IMPROVEMENT FOR TOLERANCE TO LOW SOIL-NITROGEN IN TROPICAL MAIZE .2. GRAIN-YIELD, BIOMASS PRODUCTION, AND N ACCUMULATION

A program of full-sib recurrent selection to improve maize grain yield under conditions of low soil N, while maintaining grain yields under high soil N, was conducted for three cycles in the lowland tropical population, Across 8328. Superior families were identified from an index of traits comprising high grain yields under high (200 kg N ha-1) and low N (zero applied), and, under low N, high chlorophyll concentration per unit ear-leaf area, slow leaf senescence, and increased plant height.
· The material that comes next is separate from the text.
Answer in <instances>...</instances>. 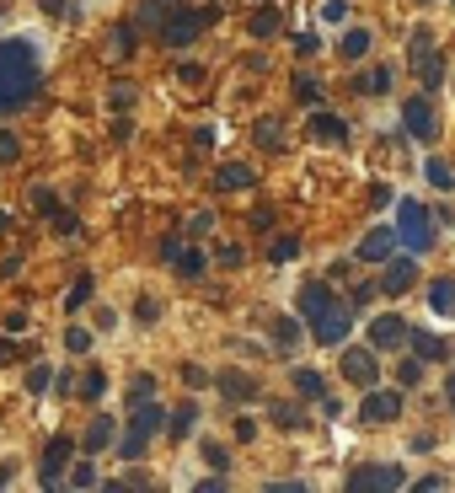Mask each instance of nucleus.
<instances>
[{"label":"nucleus","mask_w":455,"mask_h":493,"mask_svg":"<svg viewBox=\"0 0 455 493\" xmlns=\"http://www.w3.org/2000/svg\"><path fill=\"white\" fill-rule=\"evenodd\" d=\"M44 70H38V49L27 38H0V113H16L38 97Z\"/></svg>","instance_id":"obj_1"},{"label":"nucleus","mask_w":455,"mask_h":493,"mask_svg":"<svg viewBox=\"0 0 455 493\" xmlns=\"http://www.w3.org/2000/svg\"><path fill=\"white\" fill-rule=\"evenodd\" d=\"M171 424V413L150 397V402H134V413H129V430H123V440H118V456L123 461H140L145 456V445H150V434L156 430H167Z\"/></svg>","instance_id":"obj_2"},{"label":"nucleus","mask_w":455,"mask_h":493,"mask_svg":"<svg viewBox=\"0 0 455 493\" xmlns=\"http://www.w3.org/2000/svg\"><path fill=\"white\" fill-rule=\"evenodd\" d=\"M407 64H412V75H418L423 86H440L445 60H440V44H434L429 27H412V38H407Z\"/></svg>","instance_id":"obj_3"},{"label":"nucleus","mask_w":455,"mask_h":493,"mask_svg":"<svg viewBox=\"0 0 455 493\" xmlns=\"http://www.w3.org/2000/svg\"><path fill=\"white\" fill-rule=\"evenodd\" d=\"M397 237L407 252H429L434 246V226H429V209L423 204H412V198H402L397 209Z\"/></svg>","instance_id":"obj_4"},{"label":"nucleus","mask_w":455,"mask_h":493,"mask_svg":"<svg viewBox=\"0 0 455 493\" xmlns=\"http://www.w3.org/2000/svg\"><path fill=\"white\" fill-rule=\"evenodd\" d=\"M209 22H215V11H182V5H177L167 22H161V44H167V49H188Z\"/></svg>","instance_id":"obj_5"},{"label":"nucleus","mask_w":455,"mask_h":493,"mask_svg":"<svg viewBox=\"0 0 455 493\" xmlns=\"http://www.w3.org/2000/svg\"><path fill=\"white\" fill-rule=\"evenodd\" d=\"M343 381H353V386H364V392H370V386H375V381H381V365H375V349H364V343H348V349H343Z\"/></svg>","instance_id":"obj_6"},{"label":"nucleus","mask_w":455,"mask_h":493,"mask_svg":"<svg viewBox=\"0 0 455 493\" xmlns=\"http://www.w3.org/2000/svg\"><path fill=\"white\" fill-rule=\"evenodd\" d=\"M402 129H407L412 140H434V134H440L434 102H429V97H407V102H402Z\"/></svg>","instance_id":"obj_7"},{"label":"nucleus","mask_w":455,"mask_h":493,"mask_svg":"<svg viewBox=\"0 0 455 493\" xmlns=\"http://www.w3.org/2000/svg\"><path fill=\"white\" fill-rule=\"evenodd\" d=\"M348 327H353V301H338L327 316H316V322H311V338H316V343H343V338H348Z\"/></svg>","instance_id":"obj_8"},{"label":"nucleus","mask_w":455,"mask_h":493,"mask_svg":"<svg viewBox=\"0 0 455 493\" xmlns=\"http://www.w3.org/2000/svg\"><path fill=\"white\" fill-rule=\"evenodd\" d=\"M402 343H412V327L402 322L397 311H392V316H375V322H370V349L392 354V349H402Z\"/></svg>","instance_id":"obj_9"},{"label":"nucleus","mask_w":455,"mask_h":493,"mask_svg":"<svg viewBox=\"0 0 455 493\" xmlns=\"http://www.w3.org/2000/svg\"><path fill=\"white\" fill-rule=\"evenodd\" d=\"M402 488V467H359L348 472V493H392Z\"/></svg>","instance_id":"obj_10"},{"label":"nucleus","mask_w":455,"mask_h":493,"mask_svg":"<svg viewBox=\"0 0 455 493\" xmlns=\"http://www.w3.org/2000/svg\"><path fill=\"white\" fill-rule=\"evenodd\" d=\"M397 413H402L397 392H375V386H370V392H364V402H359V419H364V424H392Z\"/></svg>","instance_id":"obj_11"},{"label":"nucleus","mask_w":455,"mask_h":493,"mask_svg":"<svg viewBox=\"0 0 455 493\" xmlns=\"http://www.w3.org/2000/svg\"><path fill=\"white\" fill-rule=\"evenodd\" d=\"M64 467H70V434H54L44 445V488H59L64 483Z\"/></svg>","instance_id":"obj_12"},{"label":"nucleus","mask_w":455,"mask_h":493,"mask_svg":"<svg viewBox=\"0 0 455 493\" xmlns=\"http://www.w3.org/2000/svg\"><path fill=\"white\" fill-rule=\"evenodd\" d=\"M412 279H418L412 257H386V274H381V295H407V290H412Z\"/></svg>","instance_id":"obj_13"},{"label":"nucleus","mask_w":455,"mask_h":493,"mask_svg":"<svg viewBox=\"0 0 455 493\" xmlns=\"http://www.w3.org/2000/svg\"><path fill=\"white\" fill-rule=\"evenodd\" d=\"M397 242H402V237L392 231V226H375V231H370V237L359 242V252H353V257H359V263H386Z\"/></svg>","instance_id":"obj_14"},{"label":"nucleus","mask_w":455,"mask_h":493,"mask_svg":"<svg viewBox=\"0 0 455 493\" xmlns=\"http://www.w3.org/2000/svg\"><path fill=\"white\" fill-rule=\"evenodd\" d=\"M311 134H316L322 145H343V140H348V123H343L338 113H322V108H316V113H311Z\"/></svg>","instance_id":"obj_15"},{"label":"nucleus","mask_w":455,"mask_h":493,"mask_svg":"<svg viewBox=\"0 0 455 493\" xmlns=\"http://www.w3.org/2000/svg\"><path fill=\"white\" fill-rule=\"evenodd\" d=\"M220 392H226L230 402H257L263 386H257L252 375H241V370H226V375H220Z\"/></svg>","instance_id":"obj_16"},{"label":"nucleus","mask_w":455,"mask_h":493,"mask_svg":"<svg viewBox=\"0 0 455 493\" xmlns=\"http://www.w3.org/2000/svg\"><path fill=\"white\" fill-rule=\"evenodd\" d=\"M252 183H257V172L241 167V161H226V167L215 172V188H220V193H241V188H252Z\"/></svg>","instance_id":"obj_17"},{"label":"nucleus","mask_w":455,"mask_h":493,"mask_svg":"<svg viewBox=\"0 0 455 493\" xmlns=\"http://www.w3.org/2000/svg\"><path fill=\"white\" fill-rule=\"evenodd\" d=\"M108 445H113V419H92L86 434H81V450L97 456V450H108Z\"/></svg>","instance_id":"obj_18"},{"label":"nucleus","mask_w":455,"mask_h":493,"mask_svg":"<svg viewBox=\"0 0 455 493\" xmlns=\"http://www.w3.org/2000/svg\"><path fill=\"white\" fill-rule=\"evenodd\" d=\"M171 268H177L182 279H198V274L209 268V252H204V246H182V252L171 257Z\"/></svg>","instance_id":"obj_19"},{"label":"nucleus","mask_w":455,"mask_h":493,"mask_svg":"<svg viewBox=\"0 0 455 493\" xmlns=\"http://www.w3.org/2000/svg\"><path fill=\"white\" fill-rule=\"evenodd\" d=\"M429 311L434 316H455V279H434L429 285Z\"/></svg>","instance_id":"obj_20"},{"label":"nucleus","mask_w":455,"mask_h":493,"mask_svg":"<svg viewBox=\"0 0 455 493\" xmlns=\"http://www.w3.org/2000/svg\"><path fill=\"white\" fill-rule=\"evenodd\" d=\"M353 92H364V97H381V92H392V64H375V70H364V75L353 81Z\"/></svg>","instance_id":"obj_21"},{"label":"nucleus","mask_w":455,"mask_h":493,"mask_svg":"<svg viewBox=\"0 0 455 493\" xmlns=\"http://www.w3.org/2000/svg\"><path fill=\"white\" fill-rule=\"evenodd\" d=\"M370 44H375V38H370V27H348V33H343V44H338V54H343V60H364V54H370Z\"/></svg>","instance_id":"obj_22"},{"label":"nucleus","mask_w":455,"mask_h":493,"mask_svg":"<svg viewBox=\"0 0 455 493\" xmlns=\"http://www.w3.org/2000/svg\"><path fill=\"white\" fill-rule=\"evenodd\" d=\"M412 354L418 360H450V343L434 338V333H412Z\"/></svg>","instance_id":"obj_23"},{"label":"nucleus","mask_w":455,"mask_h":493,"mask_svg":"<svg viewBox=\"0 0 455 493\" xmlns=\"http://www.w3.org/2000/svg\"><path fill=\"white\" fill-rule=\"evenodd\" d=\"M289 386H295L300 397H311V402H322V397H327V386H322V375H316V370H295V375H289Z\"/></svg>","instance_id":"obj_24"},{"label":"nucleus","mask_w":455,"mask_h":493,"mask_svg":"<svg viewBox=\"0 0 455 493\" xmlns=\"http://www.w3.org/2000/svg\"><path fill=\"white\" fill-rule=\"evenodd\" d=\"M252 140H257V150H268V156H279V150H285V134H279V123H274V119L257 123V129H252Z\"/></svg>","instance_id":"obj_25"},{"label":"nucleus","mask_w":455,"mask_h":493,"mask_svg":"<svg viewBox=\"0 0 455 493\" xmlns=\"http://www.w3.org/2000/svg\"><path fill=\"white\" fill-rule=\"evenodd\" d=\"M177 5H182V0H145V5H140V27H161Z\"/></svg>","instance_id":"obj_26"},{"label":"nucleus","mask_w":455,"mask_h":493,"mask_svg":"<svg viewBox=\"0 0 455 493\" xmlns=\"http://www.w3.org/2000/svg\"><path fill=\"white\" fill-rule=\"evenodd\" d=\"M193 424H198V408H193V402H182V408L171 413L167 434H171V440H188V434H193Z\"/></svg>","instance_id":"obj_27"},{"label":"nucleus","mask_w":455,"mask_h":493,"mask_svg":"<svg viewBox=\"0 0 455 493\" xmlns=\"http://www.w3.org/2000/svg\"><path fill=\"white\" fill-rule=\"evenodd\" d=\"M134 38H140V27H134V22H118V27H113V54H118V60H129V54L140 49Z\"/></svg>","instance_id":"obj_28"},{"label":"nucleus","mask_w":455,"mask_h":493,"mask_svg":"<svg viewBox=\"0 0 455 493\" xmlns=\"http://www.w3.org/2000/svg\"><path fill=\"white\" fill-rule=\"evenodd\" d=\"M247 27H252V38H274V33H279V11H274V5H263V11H252V22H247Z\"/></svg>","instance_id":"obj_29"},{"label":"nucleus","mask_w":455,"mask_h":493,"mask_svg":"<svg viewBox=\"0 0 455 493\" xmlns=\"http://www.w3.org/2000/svg\"><path fill=\"white\" fill-rule=\"evenodd\" d=\"M268 413H274V424H279V430H305V413H300L295 402H274Z\"/></svg>","instance_id":"obj_30"},{"label":"nucleus","mask_w":455,"mask_h":493,"mask_svg":"<svg viewBox=\"0 0 455 493\" xmlns=\"http://www.w3.org/2000/svg\"><path fill=\"white\" fill-rule=\"evenodd\" d=\"M295 97H300L305 108H322V81H311V75H295Z\"/></svg>","instance_id":"obj_31"},{"label":"nucleus","mask_w":455,"mask_h":493,"mask_svg":"<svg viewBox=\"0 0 455 493\" xmlns=\"http://www.w3.org/2000/svg\"><path fill=\"white\" fill-rule=\"evenodd\" d=\"M274 343H279V349H295V343H300V322H295V316H279V322H274Z\"/></svg>","instance_id":"obj_32"},{"label":"nucleus","mask_w":455,"mask_h":493,"mask_svg":"<svg viewBox=\"0 0 455 493\" xmlns=\"http://www.w3.org/2000/svg\"><path fill=\"white\" fill-rule=\"evenodd\" d=\"M86 301H92V274H81V279L70 285V295H64V311H81Z\"/></svg>","instance_id":"obj_33"},{"label":"nucleus","mask_w":455,"mask_h":493,"mask_svg":"<svg viewBox=\"0 0 455 493\" xmlns=\"http://www.w3.org/2000/svg\"><path fill=\"white\" fill-rule=\"evenodd\" d=\"M150 397H156V375H134L129 381V408L134 402H150Z\"/></svg>","instance_id":"obj_34"},{"label":"nucleus","mask_w":455,"mask_h":493,"mask_svg":"<svg viewBox=\"0 0 455 493\" xmlns=\"http://www.w3.org/2000/svg\"><path fill=\"white\" fill-rule=\"evenodd\" d=\"M295 257H300V242L295 237H279V242L268 246V263H295Z\"/></svg>","instance_id":"obj_35"},{"label":"nucleus","mask_w":455,"mask_h":493,"mask_svg":"<svg viewBox=\"0 0 455 493\" xmlns=\"http://www.w3.org/2000/svg\"><path fill=\"white\" fill-rule=\"evenodd\" d=\"M75 392H81V397H86V402H97V397H102V392H108V375H102V370H92V375H86V381H81V386H75Z\"/></svg>","instance_id":"obj_36"},{"label":"nucleus","mask_w":455,"mask_h":493,"mask_svg":"<svg viewBox=\"0 0 455 493\" xmlns=\"http://www.w3.org/2000/svg\"><path fill=\"white\" fill-rule=\"evenodd\" d=\"M423 178H429V183H434V188H450V183H455V172H450V167H445V161H440V156H434V161L423 167Z\"/></svg>","instance_id":"obj_37"},{"label":"nucleus","mask_w":455,"mask_h":493,"mask_svg":"<svg viewBox=\"0 0 455 493\" xmlns=\"http://www.w3.org/2000/svg\"><path fill=\"white\" fill-rule=\"evenodd\" d=\"M16 156H22V140H16L11 129H0V167H11Z\"/></svg>","instance_id":"obj_38"},{"label":"nucleus","mask_w":455,"mask_h":493,"mask_svg":"<svg viewBox=\"0 0 455 493\" xmlns=\"http://www.w3.org/2000/svg\"><path fill=\"white\" fill-rule=\"evenodd\" d=\"M27 198H33V209H38V215H59V198L49 193V188H33Z\"/></svg>","instance_id":"obj_39"},{"label":"nucleus","mask_w":455,"mask_h":493,"mask_svg":"<svg viewBox=\"0 0 455 493\" xmlns=\"http://www.w3.org/2000/svg\"><path fill=\"white\" fill-rule=\"evenodd\" d=\"M209 231H215V215H209V209L188 215V237H209Z\"/></svg>","instance_id":"obj_40"},{"label":"nucleus","mask_w":455,"mask_h":493,"mask_svg":"<svg viewBox=\"0 0 455 493\" xmlns=\"http://www.w3.org/2000/svg\"><path fill=\"white\" fill-rule=\"evenodd\" d=\"M64 349H70V354H86V349H92V333H86V327H70V333H64Z\"/></svg>","instance_id":"obj_41"},{"label":"nucleus","mask_w":455,"mask_h":493,"mask_svg":"<svg viewBox=\"0 0 455 493\" xmlns=\"http://www.w3.org/2000/svg\"><path fill=\"white\" fill-rule=\"evenodd\" d=\"M70 483H75V488H97L102 478H97V467H92V461H81V467L70 472Z\"/></svg>","instance_id":"obj_42"},{"label":"nucleus","mask_w":455,"mask_h":493,"mask_svg":"<svg viewBox=\"0 0 455 493\" xmlns=\"http://www.w3.org/2000/svg\"><path fill=\"white\" fill-rule=\"evenodd\" d=\"M49 381H54V370H49V365H33V370H27V392H49Z\"/></svg>","instance_id":"obj_43"},{"label":"nucleus","mask_w":455,"mask_h":493,"mask_svg":"<svg viewBox=\"0 0 455 493\" xmlns=\"http://www.w3.org/2000/svg\"><path fill=\"white\" fill-rule=\"evenodd\" d=\"M204 461L226 472V467H230V450H226V445H215V440H204Z\"/></svg>","instance_id":"obj_44"},{"label":"nucleus","mask_w":455,"mask_h":493,"mask_svg":"<svg viewBox=\"0 0 455 493\" xmlns=\"http://www.w3.org/2000/svg\"><path fill=\"white\" fill-rule=\"evenodd\" d=\"M108 97H113V108L123 113V108L134 102V86H129V81H113V92H108Z\"/></svg>","instance_id":"obj_45"},{"label":"nucleus","mask_w":455,"mask_h":493,"mask_svg":"<svg viewBox=\"0 0 455 493\" xmlns=\"http://www.w3.org/2000/svg\"><path fill=\"white\" fill-rule=\"evenodd\" d=\"M316 49H322V44H316V33H300V38H295V54H300V60H311Z\"/></svg>","instance_id":"obj_46"},{"label":"nucleus","mask_w":455,"mask_h":493,"mask_svg":"<svg viewBox=\"0 0 455 493\" xmlns=\"http://www.w3.org/2000/svg\"><path fill=\"white\" fill-rule=\"evenodd\" d=\"M252 231H274V209H268V204L252 209Z\"/></svg>","instance_id":"obj_47"},{"label":"nucleus","mask_w":455,"mask_h":493,"mask_svg":"<svg viewBox=\"0 0 455 493\" xmlns=\"http://www.w3.org/2000/svg\"><path fill=\"white\" fill-rule=\"evenodd\" d=\"M402 386H412V381H418V375H423V360H402Z\"/></svg>","instance_id":"obj_48"},{"label":"nucleus","mask_w":455,"mask_h":493,"mask_svg":"<svg viewBox=\"0 0 455 493\" xmlns=\"http://www.w3.org/2000/svg\"><path fill=\"white\" fill-rule=\"evenodd\" d=\"M49 16H75V0H44Z\"/></svg>","instance_id":"obj_49"},{"label":"nucleus","mask_w":455,"mask_h":493,"mask_svg":"<svg viewBox=\"0 0 455 493\" xmlns=\"http://www.w3.org/2000/svg\"><path fill=\"white\" fill-rule=\"evenodd\" d=\"M220 263H226V268H241V263H247V252H241V246H220Z\"/></svg>","instance_id":"obj_50"},{"label":"nucleus","mask_w":455,"mask_h":493,"mask_svg":"<svg viewBox=\"0 0 455 493\" xmlns=\"http://www.w3.org/2000/svg\"><path fill=\"white\" fill-rule=\"evenodd\" d=\"M322 16H327V22H343V16H348V5H343V0H322Z\"/></svg>","instance_id":"obj_51"},{"label":"nucleus","mask_w":455,"mask_h":493,"mask_svg":"<svg viewBox=\"0 0 455 493\" xmlns=\"http://www.w3.org/2000/svg\"><path fill=\"white\" fill-rule=\"evenodd\" d=\"M54 226H59V231H64V237H75V231H81V220H75V215H64V209H59V215H54Z\"/></svg>","instance_id":"obj_52"},{"label":"nucleus","mask_w":455,"mask_h":493,"mask_svg":"<svg viewBox=\"0 0 455 493\" xmlns=\"http://www.w3.org/2000/svg\"><path fill=\"white\" fill-rule=\"evenodd\" d=\"M134 316H140V322H156V316H161V306H156V301H140V306H134Z\"/></svg>","instance_id":"obj_53"},{"label":"nucleus","mask_w":455,"mask_h":493,"mask_svg":"<svg viewBox=\"0 0 455 493\" xmlns=\"http://www.w3.org/2000/svg\"><path fill=\"white\" fill-rule=\"evenodd\" d=\"M177 75H182V81H188V86H198V81H204V64H182V70H177Z\"/></svg>","instance_id":"obj_54"},{"label":"nucleus","mask_w":455,"mask_h":493,"mask_svg":"<svg viewBox=\"0 0 455 493\" xmlns=\"http://www.w3.org/2000/svg\"><path fill=\"white\" fill-rule=\"evenodd\" d=\"M27 327V311H5V333H22Z\"/></svg>","instance_id":"obj_55"},{"label":"nucleus","mask_w":455,"mask_h":493,"mask_svg":"<svg viewBox=\"0 0 455 493\" xmlns=\"http://www.w3.org/2000/svg\"><path fill=\"white\" fill-rule=\"evenodd\" d=\"M11 354H16V343H11V338H0V365H5Z\"/></svg>","instance_id":"obj_56"},{"label":"nucleus","mask_w":455,"mask_h":493,"mask_svg":"<svg viewBox=\"0 0 455 493\" xmlns=\"http://www.w3.org/2000/svg\"><path fill=\"white\" fill-rule=\"evenodd\" d=\"M0 231H11V209H0Z\"/></svg>","instance_id":"obj_57"},{"label":"nucleus","mask_w":455,"mask_h":493,"mask_svg":"<svg viewBox=\"0 0 455 493\" xmlns=\"http://www.w3.org/2000/svg\"><path fill=\"white\" fill-rule=\"evenodd\" d=\"M445 397H450V408H455V375H450V381H445Z\"/></svg>","instance_id":"obj_58"},{"label":"nucleus","mask_w":455,"mask_h":493,"mask_svg":"<svg viewBox=\"0 0 455 493\" xmlns=\"http://www.w3.org/2000/svg\"><path fill=\"white\" fill-rule=\"evenodd\" d=\"M418 5H423V0H418Z\"/></svg>","instance_id":"obj_59"}]
</instances>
An attempt was made to keep plant height and time to flower under high N unchanged. The objective of this study was to evaluate changes which resulted from this selection program. Cycles 0, 1, 2, and 3 were evaluated under two N levels (0 and 200 kg N ha-1) in four seasons. The per cycle linear increase in grain yield under low N was 2.8% (0.075 Mg ha-1) (P < 0.10), and under high N was 2.3% (0.137 Mg ha-1) (P < 0.01), indicating that improved performance at low N is not incompatible with yield gains under high N. Increased grain yields were associated with significant linear increases per cycle, measured across N levels, in kernels ear-1 (4.6 kernels ear-1; 1.6%), plant height (8 cm; 4.4%), days to anthesis (0.3 d; 0.4%), aboveground biomass at silking (0.182 Mg ha-1; 3.5%) and at maturity (0.205 Mg ha-1; 1.9%), and N loss from vegetative parts during grain-filling (0.14 g m-2; 4.8%). Across N levels, there was a significant decrease in the number of florets formed per ear (- 8 florets ear-1; - 1.5%), but an increase in the proportion of florets that formed kernels (0.016 cycle-1; 3.1%). Leaf senescence rate decreased with selection. Selection cycles differed significantly in total N uptake and patterns of N and biomass accumulation with time, but no consistent trends were observed for those traits. Selection for performance under low N in elite maize germplasm appears to improve the efficiency with which N is utilized to produce biomass and grain.